The goal is to produce a system where future change is cheap and safe.
In the past, we got there mostly by hand-crafting readable code.
Now we get there by combining:
- good architecture
- explicit specs
- strong tests
- consistent patterns
- agents that can operate inside that structure
That is a very different posture from "write elegant code and hope future you figures it out."
What Developers Should Start Doing Differently
If I had to turn this whole essay into practical advice, it would be this:
Write feature briefs before implementation. Even short ones. Behavior, constraints, scenarios, done.
Document why, not just how. The most valuable thing to capture is the decision logic behind the code.
Treat tests as product contracts. Not as cleanup work after the feature is done.
Stop overvaluing cosmetic refactors. If the code is correct, tested, and aligned with the contract, personal style preferences matter less than they used to.
Optimize for explicitness. Hidden assumptions are poison in an AI workflow.
Get comfortable reviewing outcomes, not authorship. "I would not have written it this way" is a much weaker objection than "this violates the spec" or "this scenario is untested."
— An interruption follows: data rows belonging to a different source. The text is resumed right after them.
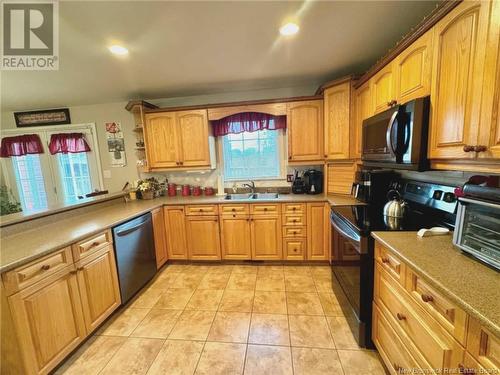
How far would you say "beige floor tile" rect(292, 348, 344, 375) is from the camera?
56.3 inches

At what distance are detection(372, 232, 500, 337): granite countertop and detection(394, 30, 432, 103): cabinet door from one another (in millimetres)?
903

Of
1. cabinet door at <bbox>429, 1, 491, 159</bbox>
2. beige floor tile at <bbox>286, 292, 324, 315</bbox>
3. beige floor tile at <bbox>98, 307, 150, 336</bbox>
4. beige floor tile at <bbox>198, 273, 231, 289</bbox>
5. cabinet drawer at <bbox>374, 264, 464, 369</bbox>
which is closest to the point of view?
cabinet drawer at <bbox>374, 264, 464, 369</bbox>

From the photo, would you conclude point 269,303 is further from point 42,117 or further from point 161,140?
point 42,117

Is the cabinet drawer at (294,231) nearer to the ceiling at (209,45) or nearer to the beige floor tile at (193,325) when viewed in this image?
the beige floor tile at (193,325)

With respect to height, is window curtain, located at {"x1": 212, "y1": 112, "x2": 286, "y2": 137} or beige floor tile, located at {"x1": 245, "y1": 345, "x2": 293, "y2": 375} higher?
window curtain, located at {"x1": 212, "y1": 112, "x2": 286, "y2": 137}

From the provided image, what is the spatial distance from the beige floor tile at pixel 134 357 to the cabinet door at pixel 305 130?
7.82ft

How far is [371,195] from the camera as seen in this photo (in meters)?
2.10

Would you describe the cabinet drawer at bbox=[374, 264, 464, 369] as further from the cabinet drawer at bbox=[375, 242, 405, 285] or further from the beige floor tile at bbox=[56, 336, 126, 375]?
the beige floor tile at bbox=[56, 336, 126, 375]

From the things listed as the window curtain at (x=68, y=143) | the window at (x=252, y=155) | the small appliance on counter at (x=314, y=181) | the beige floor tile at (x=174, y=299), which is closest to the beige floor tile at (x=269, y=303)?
the beige floor tile at (x=174, y=299)

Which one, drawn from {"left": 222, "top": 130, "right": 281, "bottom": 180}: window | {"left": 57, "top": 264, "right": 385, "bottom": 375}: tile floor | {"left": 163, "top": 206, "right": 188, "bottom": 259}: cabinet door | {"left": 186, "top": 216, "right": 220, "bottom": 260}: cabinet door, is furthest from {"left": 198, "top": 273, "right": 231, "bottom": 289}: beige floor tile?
{"left": 222, "top": 130, "right": 281, "bottom": 180}: window

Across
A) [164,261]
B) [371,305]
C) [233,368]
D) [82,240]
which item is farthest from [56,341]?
[371,305]

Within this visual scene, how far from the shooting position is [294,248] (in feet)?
9.14

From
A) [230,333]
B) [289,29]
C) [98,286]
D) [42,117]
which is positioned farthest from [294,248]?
[42,117]

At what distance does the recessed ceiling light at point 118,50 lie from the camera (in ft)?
6.16
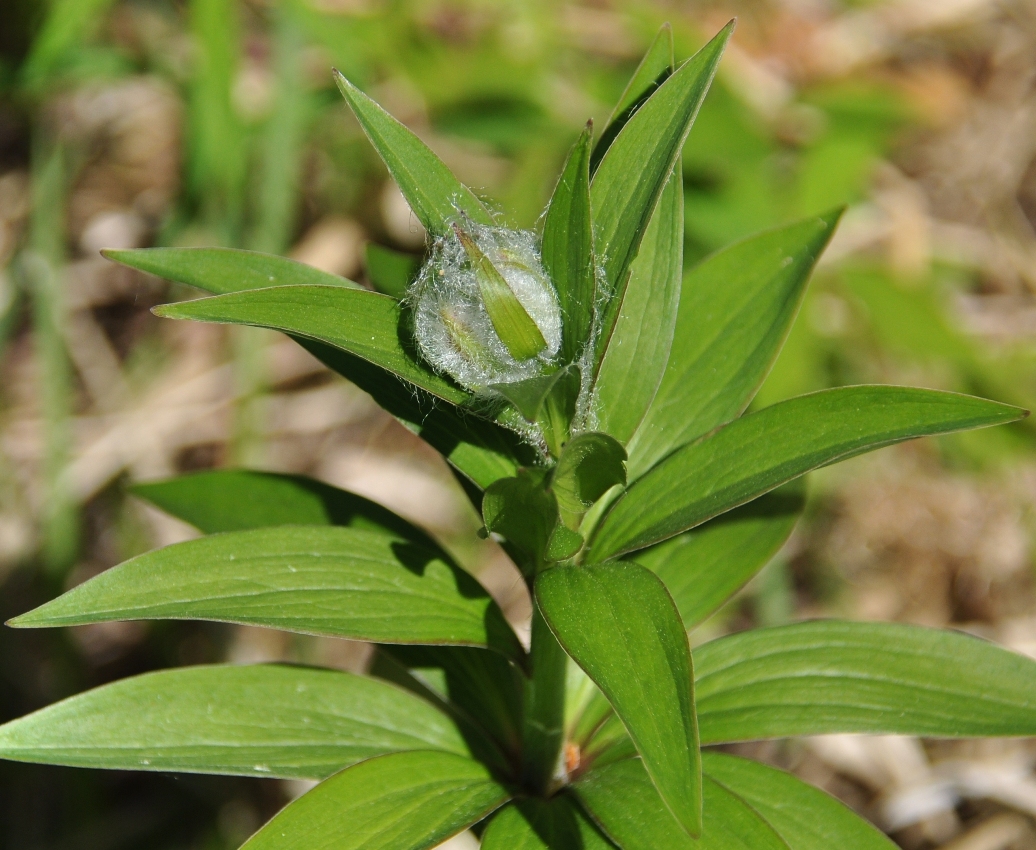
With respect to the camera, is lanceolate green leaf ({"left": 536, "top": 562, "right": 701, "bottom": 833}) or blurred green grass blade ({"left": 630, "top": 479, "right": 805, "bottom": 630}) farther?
blurred green grass blade ({"left": 630, "top": 479, "right": 805, "bottom": 630})

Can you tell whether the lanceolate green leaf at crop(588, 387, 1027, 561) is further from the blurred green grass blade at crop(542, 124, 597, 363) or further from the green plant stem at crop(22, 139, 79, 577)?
the green plant stem at crop(22, 139, 79, 577)

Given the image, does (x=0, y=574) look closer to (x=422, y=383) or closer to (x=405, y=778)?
(x=405, y=778)

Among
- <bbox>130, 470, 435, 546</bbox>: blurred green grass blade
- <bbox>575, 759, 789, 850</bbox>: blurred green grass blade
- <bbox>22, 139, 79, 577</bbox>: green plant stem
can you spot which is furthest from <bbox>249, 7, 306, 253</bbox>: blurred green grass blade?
<bbox>575, 759, 789, 850</bbox>: blurred green grass blade

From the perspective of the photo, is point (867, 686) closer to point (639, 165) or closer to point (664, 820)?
point (664, 820)

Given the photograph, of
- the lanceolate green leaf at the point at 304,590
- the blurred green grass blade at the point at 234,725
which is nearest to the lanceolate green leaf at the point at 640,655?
the lanceolate green leaf at the point at 304,590

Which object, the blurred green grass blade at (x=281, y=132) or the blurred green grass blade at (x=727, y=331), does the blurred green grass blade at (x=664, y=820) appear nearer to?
the blurred green grass blade at (x=727, y=331)

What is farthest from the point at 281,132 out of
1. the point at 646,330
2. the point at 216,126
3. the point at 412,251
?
the point at 646,330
For a lot of developers, that will feel uncomfortable at first. It certainly did for me. Writing code has long been the center of our identity. Handing more of that implementation work to a machine can feel like lowering the craft.
I think it is the opposite.
The craft is moving up a layer.
The best developers in this era will still care about clean systems, good taste, and technical rigor. But they will apply those skills through architecture, constraints, behavior design, documentation, and verification loops, not only through line-by-line authorship.
That is why I believe code is no longer written for humans in the old sense.
It is still read by humans. It is still reviewed by humans. It still needs to be sane.
But more and more, code is being produced and maintained inside a system where the most important artifact is no longer the file.
It is the intent behind the file.
And if that intent is clear enough, the machine can do a surprising amount of the writing.